§ **SET OF TASKS**
1: Decide whether each statement agrees with the Alton Sterling passage: (a) Officer Howie Lake II reached the scene before Salamoni; (b) Sterling was shot three times; (c) the homeless man placed the 911 call. Answer yes or no for each and quote the words from the passage that settle it.
2: Name every person identified by name in the Alton Sterling passage.
3: Carry on the Alton Sterling passage from its final sentence, keeping the same textbook voice.

━━ ARTICLE

On July 5, 2016, Officer Blane Salamoni of the Baton Rouge (Louisiana) Police Department fatally shot and killed 37-year-old Alton Bertrell Sterling (1979–2016) at close range. Alton was selling CDs outside a convenience store (he was known locally as "CD Man"), when he showed his gun to a homeless man who had persistently approached him, even though he had asked the man several times to leave him alone. (Alton had only recently started carrying a gun in response to an earlier robbery of another CD vendor in the area.) The homeless man called 911. In response to the call, Officer Howie Lake II arrived first, followed by Salamoni. Body-cam footage shows that ten seconds after Salamoni arrived, he shouts at Alton, "Don't f***ing move or I'll shoot your f***ing a**. Put your f***ing hands on the car." Off camera, a voice shouts, "He's got a gun!" The officers wrestle Alton to the ground, and Salamoni shoots him six times in the chest and back. Witnesses reported that Alton never reached for his gun, but that the gun dropped from Alton during the altercation.

━━━━
━━ RECORD LIST

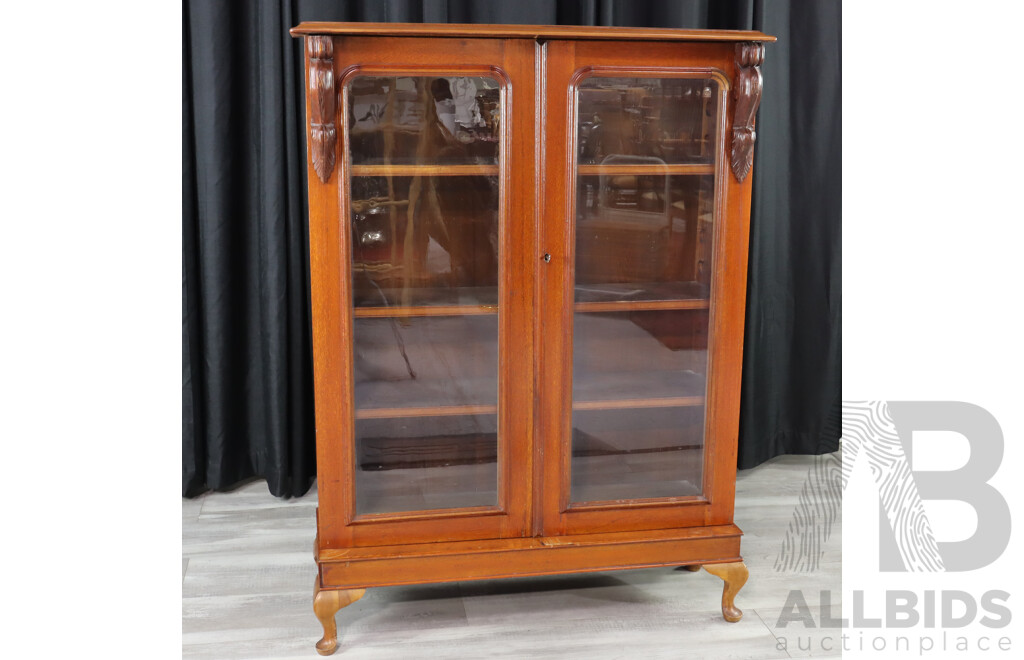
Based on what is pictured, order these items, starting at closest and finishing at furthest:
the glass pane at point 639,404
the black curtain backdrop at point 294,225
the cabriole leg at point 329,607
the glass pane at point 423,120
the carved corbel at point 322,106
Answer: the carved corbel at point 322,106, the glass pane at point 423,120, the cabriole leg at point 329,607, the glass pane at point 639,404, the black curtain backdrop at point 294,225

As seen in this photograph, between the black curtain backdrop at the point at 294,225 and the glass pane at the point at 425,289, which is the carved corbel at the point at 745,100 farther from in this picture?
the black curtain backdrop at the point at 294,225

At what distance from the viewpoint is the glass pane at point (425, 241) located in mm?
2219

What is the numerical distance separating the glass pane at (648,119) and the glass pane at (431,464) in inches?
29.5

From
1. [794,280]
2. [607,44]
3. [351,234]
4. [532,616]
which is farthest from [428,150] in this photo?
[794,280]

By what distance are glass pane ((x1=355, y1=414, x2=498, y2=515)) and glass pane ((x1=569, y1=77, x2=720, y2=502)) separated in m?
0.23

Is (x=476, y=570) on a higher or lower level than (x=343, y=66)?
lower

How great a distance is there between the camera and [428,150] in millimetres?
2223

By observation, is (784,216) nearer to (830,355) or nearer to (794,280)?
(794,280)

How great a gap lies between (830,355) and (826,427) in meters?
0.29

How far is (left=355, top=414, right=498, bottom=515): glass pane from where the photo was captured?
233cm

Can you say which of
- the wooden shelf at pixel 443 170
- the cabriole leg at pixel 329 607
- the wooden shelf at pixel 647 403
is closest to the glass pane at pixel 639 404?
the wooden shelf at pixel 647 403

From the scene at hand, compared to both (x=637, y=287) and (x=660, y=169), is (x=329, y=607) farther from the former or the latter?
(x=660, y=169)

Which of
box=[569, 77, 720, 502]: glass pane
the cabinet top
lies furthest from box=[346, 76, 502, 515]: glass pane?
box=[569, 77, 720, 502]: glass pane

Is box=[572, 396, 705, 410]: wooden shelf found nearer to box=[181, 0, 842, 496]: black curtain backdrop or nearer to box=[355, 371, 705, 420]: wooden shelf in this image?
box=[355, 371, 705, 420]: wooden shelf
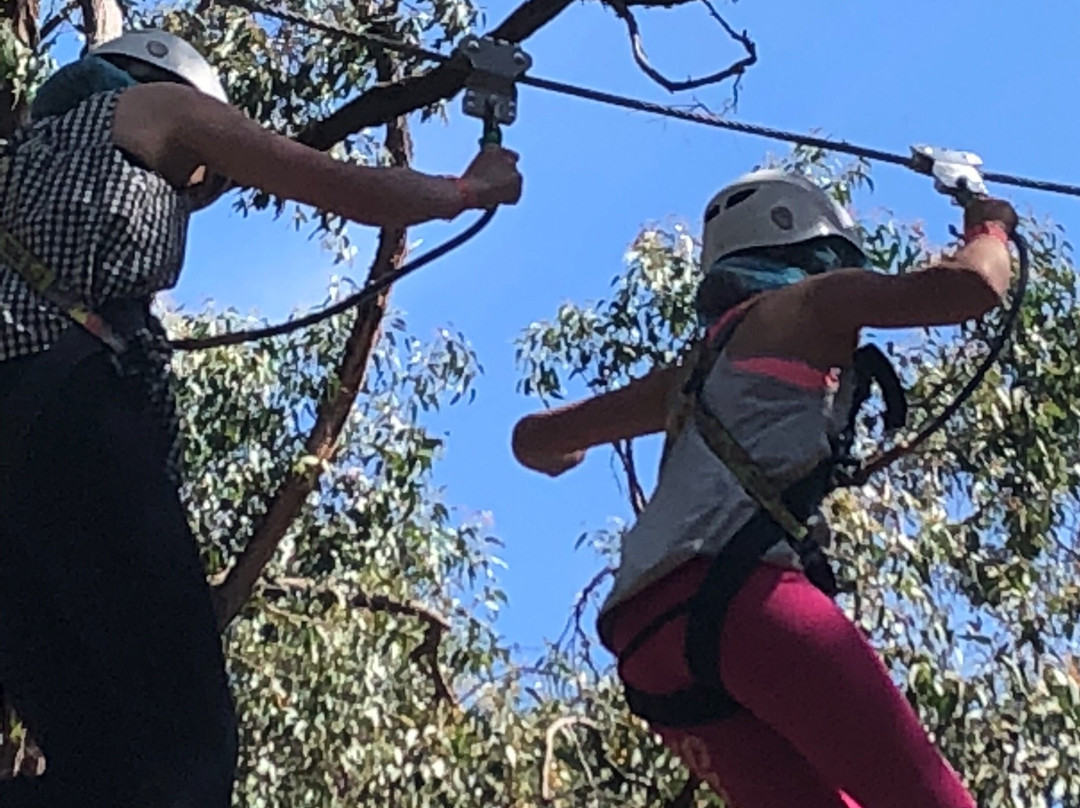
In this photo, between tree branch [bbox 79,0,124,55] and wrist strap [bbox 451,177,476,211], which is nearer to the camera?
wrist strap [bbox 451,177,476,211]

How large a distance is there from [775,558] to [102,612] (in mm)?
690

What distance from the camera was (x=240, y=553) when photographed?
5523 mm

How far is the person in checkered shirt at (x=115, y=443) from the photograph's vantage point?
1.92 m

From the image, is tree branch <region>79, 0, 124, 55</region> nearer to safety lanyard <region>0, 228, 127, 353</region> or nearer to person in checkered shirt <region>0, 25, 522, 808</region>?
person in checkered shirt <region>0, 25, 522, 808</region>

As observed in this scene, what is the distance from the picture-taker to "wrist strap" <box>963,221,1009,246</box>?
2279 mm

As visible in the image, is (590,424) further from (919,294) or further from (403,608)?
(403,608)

━━━━

§ **EXERCISE ANSWERS**
1:
(a) Yes: "Officer Howie Lake II arrived first, followed by Salamoni."
(b) No: "Salamoni shoots him six times in the chest and back."
(c) Yes: "The homeless man called 911."

2: Blane Salamoni, Alton Bertrell Sterling, Howie Lake II

3:
Protests within the days after the shooting resulted in more than 200 arrests. Former President Barack Obama spoke on this and other recent shootings, saying, “This is not just a black issue. It’s not just a Hispanic issue. This is an American issue that we should all care about. All fair-minded people should be concerned.” Although Alton had struggled with poverty and had previous run-ins with the law regarding drugs and weapons, the earlier incidents resulted in arrests, not in a shooting.
In March 2018, the attorney general announced that charges would not be filed against the two white officers, although Salamoni was later fired for violating use-of-force policies, which, through settlement, resulted in his resignation. Earlier, in May 2017, after conducting a ten-month, comprehensive, and independent investigation of the events surrounding Alton's death, the U.S. Department of Justice likewise found insufficient evidence to support federal civil rights charges against the officers.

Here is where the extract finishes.